Subj : ARRL Satellite Bulletin
To : All
From : Daryl Stout
Date : Fri Jul 05 2019 11:07 am
SB SPACE @ ARL $ARLS004
ARLS004 LightSail 2 Launches, Will Transmit CW Beacon
ZCZC AS04
QST de W1AW
Space Bulletin 004 ARLS004
From ARRL Headquarters
Newington, CT June 27, 2019
To all radio amateurs
SB SPACE ARL ARLS004
ARLS004 LightSail 2 Launches, Will Transmit CW Beacon
The Planetary Society's LightSail 2 CubeSat, launched on June 25,
will transmit Morse code from space. LightSail is a citizen-funded
project to send a small spacecraft, propelled solely by sunlight,
into Earth's orbit. The innovative satellite is due to be deployed
on July 2 from Prox-1, a Georgia Tech student-built spacecraft the
size of a small washing machine. Once deployed, LightSail 2 will
automatically transmit a beacon packet every few seconds, which can
be decoded into 238 lines of text telemetry describing the
spacecraft's health and status, including everything from battery
status to solar sail deployment motor state. Every 45 seconds, the
spacecraft will transmit "LS2" on the spacecraft's frequency of
437.025 MHz, within the Amateur Radio 70-centimeter band.
Further details can be found online at,
http://www.planetary.org/explore/projects/lightsail-solar-sailing/ .
LightSail 2 lifted off from Kennedy Space Center, Florida, carried
by the SpaceX triple-booster Falcon Heavy rocket. The launcher also
carried aloft two dozen spacecraft for the US Air Force STP-2
mission. Launch had been set to occur late on June 24, but SpaceX
delayed the liftoff to make additional ground system checks.

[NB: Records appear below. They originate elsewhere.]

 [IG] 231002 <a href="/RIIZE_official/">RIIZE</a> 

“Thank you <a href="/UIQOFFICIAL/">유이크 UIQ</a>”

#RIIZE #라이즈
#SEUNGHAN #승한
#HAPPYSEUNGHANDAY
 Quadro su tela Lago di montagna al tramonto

"During its ride to orbit, LightSail 2 was tucked safely inside its
Prox-1 carrier spacecraft," The Planetary Society said post-launch.
"The Falcon Heavy upper stage's payload stack released Prox-1 about
an hour and 20 minutes after liftoff, at an altitude of roughly 720
kilometers (446 miles). Prox-1 will house LightSail 2 for one week,
allowing time for other vehicles released into the same orbit to
drift apart so each can be identified individually."

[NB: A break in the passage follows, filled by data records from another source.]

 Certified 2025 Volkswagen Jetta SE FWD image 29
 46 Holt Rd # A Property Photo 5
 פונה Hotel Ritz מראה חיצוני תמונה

Bruce Betts, Planetary Society chief scientist and LightSail 2
program manager, said, "After years of hard work, we are ecstatic
with the launch and looking forward to doing some solar sailing."
Some 500 Planetary Society members and supporters were on hand at
the Kennedy Space Center Apollo-Saturn V Center to watch their
crowdfunded spacecraft take flight.
LightSail 2 team members will soon converge at Cal Poly San Luis
Obispo in California, where the spacecraft's mission control is
located. Once LightSail 2 is released from Prox-1, the team will
spend several days checking out its systems before commanding its
dual-sided solar panels to deploy. Following that, the spacecraft's
solar sails will be deployed in approximately 2 weeks.

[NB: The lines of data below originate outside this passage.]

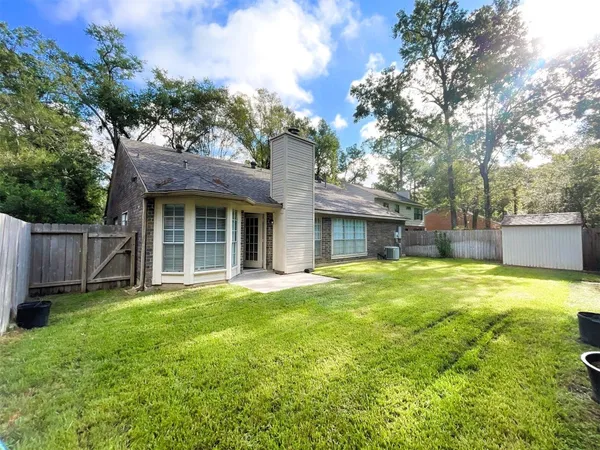 $2,225 | 107 South Village Knoll Circle, The Woodlands, TX 77381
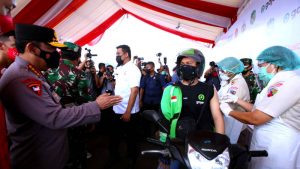 Tinjau Vaksinasi Drive Thru, Kapolri Listyo Prabowo dan Panglima Hadi Tjahjanto Berharap ini Jadi Role Model Wilayah Lain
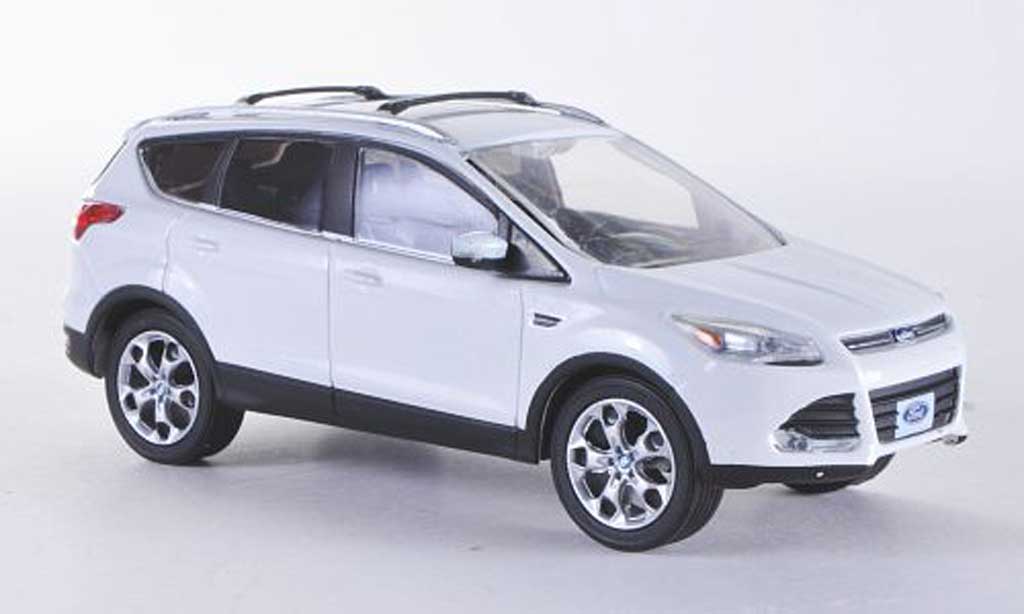 Ford Escape 1/43 Greenlight (Kuga II) wit 2013 modelauto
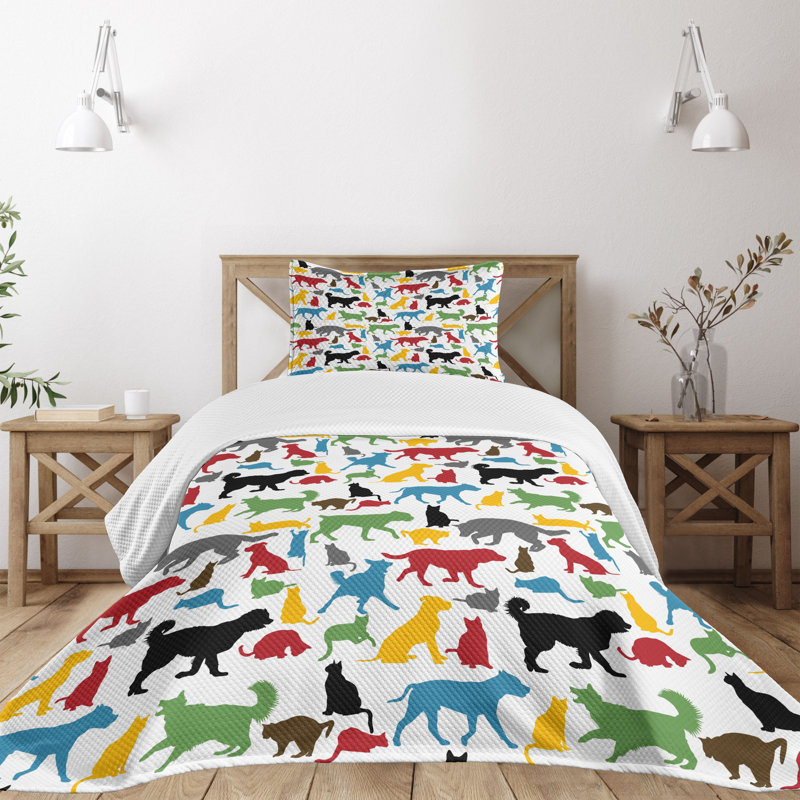 Colorful Cats and Dogs Twin Bedspread Set in White Polyester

Two US Naval Academy student-built satellites carrying Amateur Radio
payloads were on the launch. BRICSat-2 (call sign USNAP1) will
function as a 1.2/9.6 k APRS digipeater on 145.825 MHz. Telemetry
will be transmitted on 437.975 MHz. PSAT-2 also will operate on
145.825 MHz with APRS to voice and DTMF to voice/APRS, and it will
carry a 28.120 MHz up/435.350 MHz down PSK31 transponder. An SSTV
camera will transmit on the same downlink.